Although Hubert Eisdell's Canadian performances date as early as 1932, it is unclear exactly when Eisdell made Canada his permanent home. He made his first Canadian appearance on May 18, 1932 with Miss Winifred Dowell and her string sextet at the Fine Arts Galleries on Grenville Street in Toronto.
On October 6, 1932, he performed at the Eaton Auditorium in Toronto with conductor Sir Ernest MacMillan in a benefit for unemployed musicians. In the same year, he made a soloist appearance with the Mendelssohn Choir in Handel's Messiah on Saturday, December 17. Toronto Star music critic Augustus Bridle reviewed the concert and remarked that "Hubert Eisdell displayed a perfect scholarly knowledge of all the tenor arias and admirable finesse in phrasing, diction and legato," but found Eisdell's voice "a little too dry for the humanism of Handel lyrics" (Bridle, 1932).
In 1933, Eisdell accepted a teaching position at the Toronto Conservatory of Music (now the Royal Conservatory of Music). His wife, Katharine, stayed on in England, and then, in 1950, she and her son moved to Australia, where she set up a teaching studio and worked in radio. Eisdell remarried in 1935 to Alva Grieve Graham, a Canadian.
In addition to teaching at the Toronto Conservatory, Eisdell gave song recitals, ballad and oratorio concerts and radio broadcasts. On April 27, 1933, he appeared with the Bach Choir, singing the role of the Narrator in the Canadian premiere of J.S. Bach's St. John Passion at Yorkminster Church in Toronto.
In December of the same year, he was the soloist in a performance of Vaughan William's On Wenlock Edge with the Conservatory String Quartet and Ernest MacMillan at the piano. Augustus Bridle noted in his concert review that Eisdell's interpretations conjured memories of Gervase Elwes' performance of the same work.
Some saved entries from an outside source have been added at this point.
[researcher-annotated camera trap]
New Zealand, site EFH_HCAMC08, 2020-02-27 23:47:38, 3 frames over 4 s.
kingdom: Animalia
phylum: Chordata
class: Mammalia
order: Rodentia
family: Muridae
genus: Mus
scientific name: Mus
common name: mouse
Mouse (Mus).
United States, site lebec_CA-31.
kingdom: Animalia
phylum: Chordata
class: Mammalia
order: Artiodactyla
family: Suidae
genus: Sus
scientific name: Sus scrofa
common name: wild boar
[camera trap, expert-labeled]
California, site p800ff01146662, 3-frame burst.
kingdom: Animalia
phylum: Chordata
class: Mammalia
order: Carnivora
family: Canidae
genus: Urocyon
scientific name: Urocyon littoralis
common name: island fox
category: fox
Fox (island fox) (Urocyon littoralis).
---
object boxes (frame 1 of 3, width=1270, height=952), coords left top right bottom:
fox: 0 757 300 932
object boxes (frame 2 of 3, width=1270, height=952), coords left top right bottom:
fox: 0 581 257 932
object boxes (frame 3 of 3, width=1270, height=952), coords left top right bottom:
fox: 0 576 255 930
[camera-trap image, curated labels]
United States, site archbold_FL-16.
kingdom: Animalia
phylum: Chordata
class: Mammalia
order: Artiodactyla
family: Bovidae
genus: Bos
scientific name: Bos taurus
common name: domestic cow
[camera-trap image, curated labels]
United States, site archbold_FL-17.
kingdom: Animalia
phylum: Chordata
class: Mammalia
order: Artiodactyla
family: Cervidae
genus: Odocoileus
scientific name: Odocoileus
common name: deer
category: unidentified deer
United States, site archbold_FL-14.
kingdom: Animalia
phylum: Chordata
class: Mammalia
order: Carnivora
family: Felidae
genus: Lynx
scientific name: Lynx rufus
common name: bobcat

Bridle wrote further: "Eisdell's perfectly lyric tenor voice brought out with startling severity all the tragedy of this absolutely English drama in five song scenes. No finer presentation of this kind has ever been made here" (Bridle, 1933).
He made several appearances with the Toronto Bach Society, including another performance of Bach's St. John Passion on March 19, 1934 at Convocation Hall. On January 29, 1935 he was tenor soloist for the Bach Society's Massey Hall debut, and was praised for "his remarkable skill in phrase, tone-color, dramatic fervor and enunciation" (Bridle, 1935).
With the Toronto Mendelssohn Choir and contralto Eileen Law, Eisdell appeared as a soloist in a production of Elgar's oratorio Dream of Gerontius at Massey Hall on February 27, 1935. In 1936 he sang in Bach's St. Matthew Passion several times in the days and weeks leading up to Easter, including April 1 at the Eaton Auditorium and April 7 at Convocation Hall. His final Canadian performance took place on November 16, 1937 in Mendelssohn's Elijah.
Eisdell eventually left Toronto and became a teacher of English, French and Latin at Lakefield College in Lakefield, Ontario, where he had taught during his first visit to Canada in 1905. He was also the school's organist until 1947. Presently, an award named in honour of Eisdell is given to an outstanding arts student annually at Lakefield College.
Hubert Eisdell died on Saturday, May 28, 1948 in Peterborough, Ontario after a long illness. A welcome addition to the music scene in Toronto, he made a distinct impression on Canadian music lovers through his performances of oratorio and song. Furthermore, through his prolific recording career, his legacy has been preserved in both his native England and in Canada.